# Run Hugging Face `EleutherAI/gpt-j-6B` autoregressive sampling on Inf2 & Trn1 with Data Parallel

To make the most of this tutorial and use (24 cores) in three processes, use an Inf2.48xlarge or trn1.32xlarge.
If you are using Inf2.24xlarge, modify the last section to run only two processes (16 cores)
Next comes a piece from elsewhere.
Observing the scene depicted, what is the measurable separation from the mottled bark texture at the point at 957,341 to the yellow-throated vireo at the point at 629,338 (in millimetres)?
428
## Set up the Jupyter Notebook

The following steps set up Jupyter Notebook and launch this tutorial:
1. Clone the [AWS Neuron Samples](https://github.com/aws-neuron/aws-neuron-samples) repo to your instance using
```
git clone https://github.com/aws-neuron/aws-neuron-samples.git
```
2. Navigate to the `transformers-neuronx` inference samples folder
```
cd aws-neuron-samples/torch-neuronx/transformers-neuronx/inference
```
3. Follow the instructions in [Jupyter Notebook QuickStart](https://awsdocs-neuron.readthedocs-hosted.com/en/latest/general/setup/notebook/setup-jupyter-notebook-steps-troubleshooting.html) to run Jupyter Notebook on your instance.
4. Locate this tutorial in your Jupyter Notebook session (`gptj-6b-sampling.ipynb`) and launch it. Follow the rest of the instructions in this tutorial. 

## Install Dependencies

This tutorial requires the following pip packages:

 - `torch-neuronx`
 - `neuronx-cc`
 - `transformers`
 - `transformers-neuronx`

Most of these packages will be installed when configuring your environment using the [torch-neuronx inference setup guide](https://awsdocs-neuron.readthedocs-hosted.com/en/latest/frameworks/torch/torch-neuronx/setup/setup-inference.html). The additional dependencies must be installed here:

In [None]:
!pip install transformers-neuronx -U

## Download and construct the model

We download and construct the `EleutherAI/gpt-j-6B` model using the Hugging Face `from_pretrained` method.

In [None]:
from transformers.models.auto import AutoModelForCausalLM

hf_model = AutoModelForCausalLM.from_pretrained('EleutherAI/gpt-j-6B', low_cpu_mem_usage=True)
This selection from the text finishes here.